══ Dataset records ══

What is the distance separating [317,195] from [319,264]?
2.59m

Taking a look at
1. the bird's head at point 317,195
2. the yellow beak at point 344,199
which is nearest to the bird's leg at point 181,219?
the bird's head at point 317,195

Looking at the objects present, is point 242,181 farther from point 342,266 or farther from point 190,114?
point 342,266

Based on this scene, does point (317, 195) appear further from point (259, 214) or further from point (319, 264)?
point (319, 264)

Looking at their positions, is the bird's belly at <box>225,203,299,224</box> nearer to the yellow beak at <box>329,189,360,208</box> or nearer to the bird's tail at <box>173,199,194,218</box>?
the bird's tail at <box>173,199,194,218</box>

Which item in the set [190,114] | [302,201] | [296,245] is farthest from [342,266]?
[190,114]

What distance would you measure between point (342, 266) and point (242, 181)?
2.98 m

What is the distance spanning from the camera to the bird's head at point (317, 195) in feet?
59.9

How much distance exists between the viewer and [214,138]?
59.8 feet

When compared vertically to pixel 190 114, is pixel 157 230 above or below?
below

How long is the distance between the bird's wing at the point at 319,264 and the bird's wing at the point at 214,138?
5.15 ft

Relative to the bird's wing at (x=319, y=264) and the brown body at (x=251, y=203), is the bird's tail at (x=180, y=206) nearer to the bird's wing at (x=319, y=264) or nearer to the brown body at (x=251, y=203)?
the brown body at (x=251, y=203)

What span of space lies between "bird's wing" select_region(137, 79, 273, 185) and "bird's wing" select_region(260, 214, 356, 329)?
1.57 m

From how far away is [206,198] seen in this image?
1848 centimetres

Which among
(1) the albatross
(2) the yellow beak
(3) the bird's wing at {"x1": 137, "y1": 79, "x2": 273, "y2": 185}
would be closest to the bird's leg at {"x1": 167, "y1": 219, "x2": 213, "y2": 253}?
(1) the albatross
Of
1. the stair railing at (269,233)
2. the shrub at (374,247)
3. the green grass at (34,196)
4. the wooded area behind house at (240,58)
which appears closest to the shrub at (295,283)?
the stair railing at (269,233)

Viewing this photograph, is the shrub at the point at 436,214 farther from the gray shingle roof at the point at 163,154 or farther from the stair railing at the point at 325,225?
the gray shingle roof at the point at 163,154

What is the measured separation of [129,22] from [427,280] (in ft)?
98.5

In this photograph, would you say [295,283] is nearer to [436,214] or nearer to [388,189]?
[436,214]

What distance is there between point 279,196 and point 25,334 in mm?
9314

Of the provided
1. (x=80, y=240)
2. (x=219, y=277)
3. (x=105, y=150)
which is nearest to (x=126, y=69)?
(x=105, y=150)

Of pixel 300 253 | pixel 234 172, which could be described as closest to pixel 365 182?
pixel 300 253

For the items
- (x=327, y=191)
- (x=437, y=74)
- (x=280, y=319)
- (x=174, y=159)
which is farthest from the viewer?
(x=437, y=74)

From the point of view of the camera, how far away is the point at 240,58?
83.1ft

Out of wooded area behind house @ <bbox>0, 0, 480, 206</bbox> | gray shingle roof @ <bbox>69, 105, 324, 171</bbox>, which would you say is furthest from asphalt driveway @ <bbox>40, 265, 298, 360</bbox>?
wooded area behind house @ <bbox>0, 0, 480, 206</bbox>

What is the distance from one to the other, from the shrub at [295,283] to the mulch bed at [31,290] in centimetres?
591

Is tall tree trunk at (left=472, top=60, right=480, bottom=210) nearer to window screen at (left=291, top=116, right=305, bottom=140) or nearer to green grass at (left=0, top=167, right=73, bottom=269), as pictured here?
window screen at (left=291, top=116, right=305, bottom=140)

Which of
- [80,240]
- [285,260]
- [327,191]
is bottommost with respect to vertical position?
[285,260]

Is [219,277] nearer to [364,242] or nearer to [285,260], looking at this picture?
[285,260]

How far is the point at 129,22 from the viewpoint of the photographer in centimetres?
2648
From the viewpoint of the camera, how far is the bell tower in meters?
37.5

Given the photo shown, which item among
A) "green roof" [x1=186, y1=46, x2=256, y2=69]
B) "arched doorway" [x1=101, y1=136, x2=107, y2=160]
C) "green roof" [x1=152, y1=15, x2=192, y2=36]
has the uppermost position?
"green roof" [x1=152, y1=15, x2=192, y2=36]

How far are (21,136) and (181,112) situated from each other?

═══

Aim of the task: Repeat only the stretch of lines that opens with the line containing "Is tall tree" and closes with the final line of the entries, both included, exactly as written.

Output of the task:
Is tall tree trunk at (left=472, top=60, right=480, bottom=210) nearer to window screen at (left=291, top=116, right=305, bottom=140) or nearer to green grass at (left=0, top=167, right=73, bottom=269), as pictured here?
window screen at (left=291, top=116, right=305, bottom=140)

Which of
- [80,240]
- [285,260]
- [327,191]
is bottommost with respect to vertical position?
[285,260]

Is [219,277] nearer to [364,242] or nearer to [285,260], looking at this picture?
[285,260]

How far is the point at 129,22 from the viewpoint of the photographer in centimetres?
2648
From the viewpoint of the camera, how far is the bell tower in meters?
37.5

Given the photo shown, which item among
A) "green roof" [x1=186, y1=46, x2=256, y2=69]
B) "arched doorway" [x1=101, y1=136, x2=107, y2=160]
C) "green roof" [x1=152, y1=15, x2=192, y2=36]
has the uppermost position?
"green roof" [x1=152, y1=15, x2=192, y2=36]

How far are (21,136) and (181,112) situated from each other?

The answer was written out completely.